START Provided records
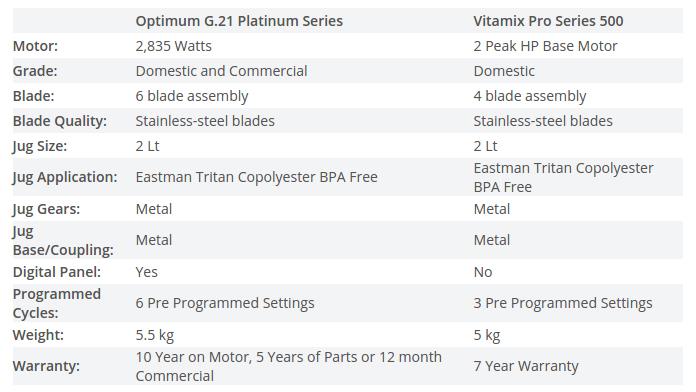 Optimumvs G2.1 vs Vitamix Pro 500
END Provided records
START Provided records
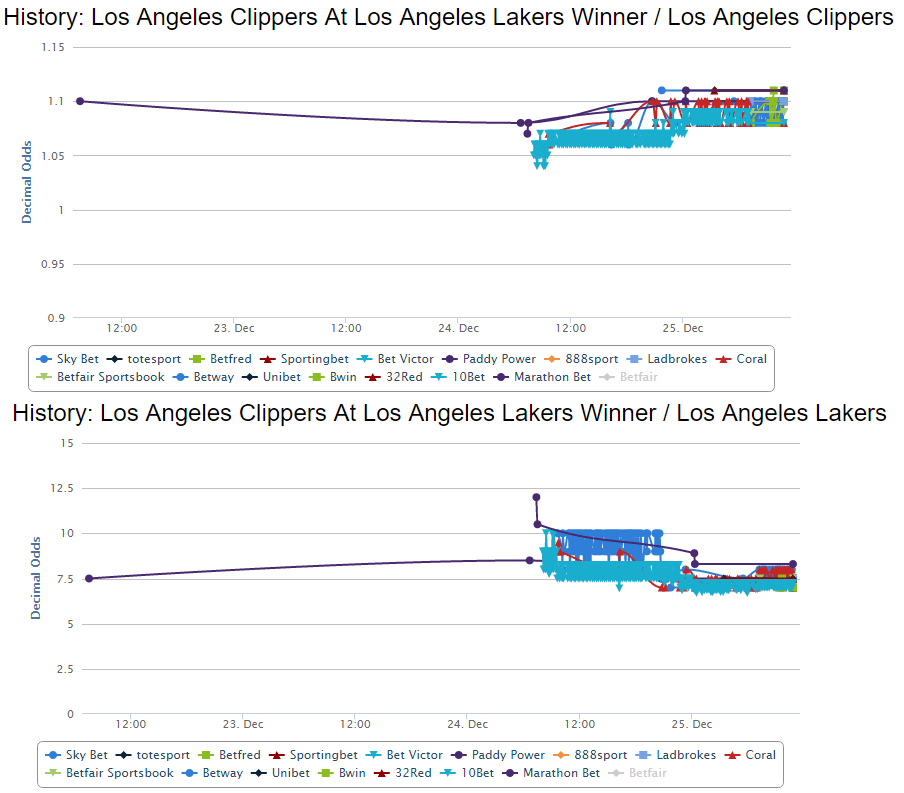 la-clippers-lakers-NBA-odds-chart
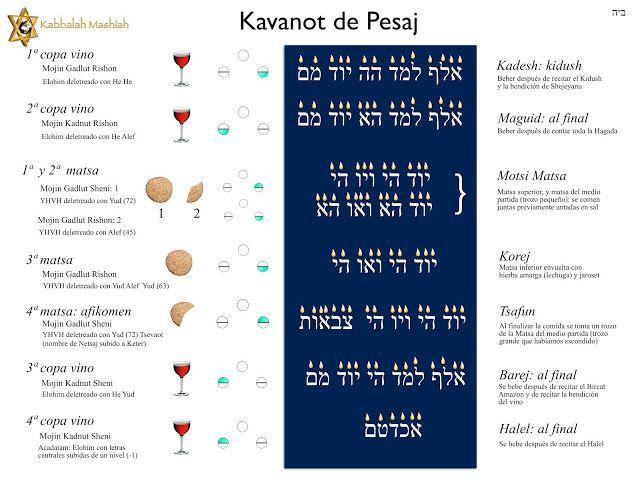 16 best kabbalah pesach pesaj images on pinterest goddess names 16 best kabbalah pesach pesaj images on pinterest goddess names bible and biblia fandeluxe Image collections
END Provided records
START Provided records
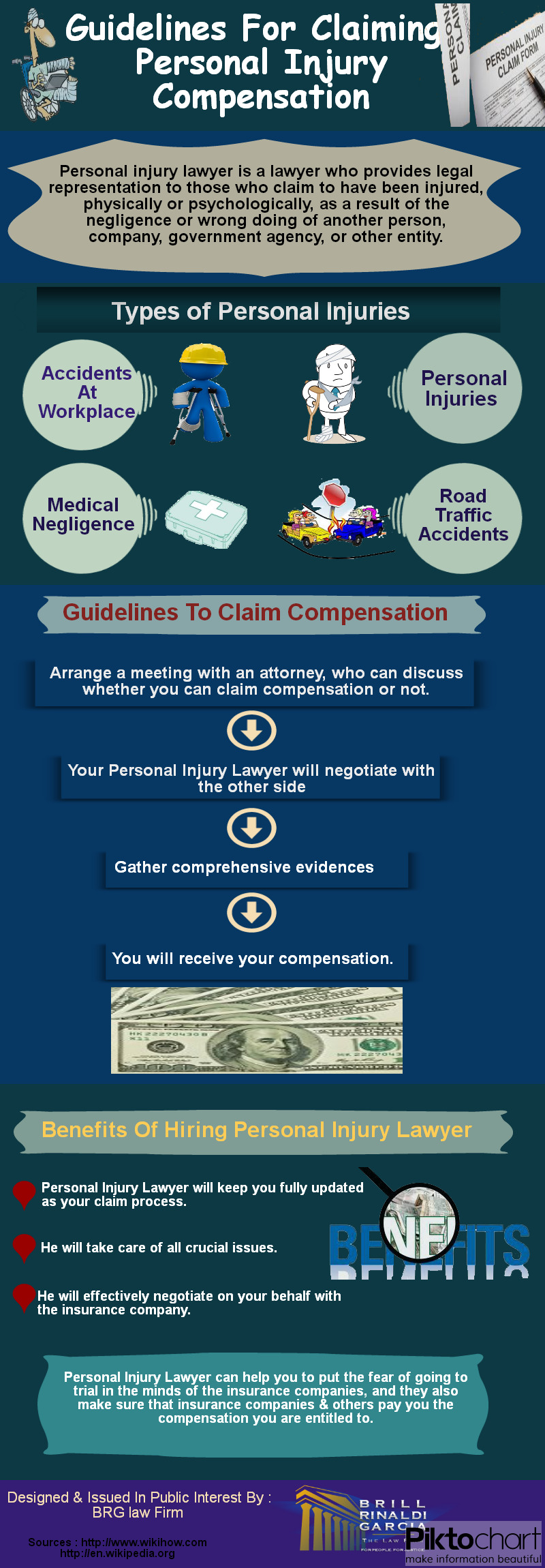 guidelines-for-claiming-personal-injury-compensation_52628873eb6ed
END Provided records
Looking at the listing above, which lines run from the one containing "la-clippers-lakers-NBA-odds-chart" through the one containing "fandeluxe Image collections"? Print exactly those, ends included, pictures excluded.

 la-clippers-lakers-NBA-odds-chart
 16 best kabbalah pesach pesaj images on pinterest goddess names 16 best kabbalah pesach pesaj images on pinterest goddess names bible and biblia fandeluxe Image collections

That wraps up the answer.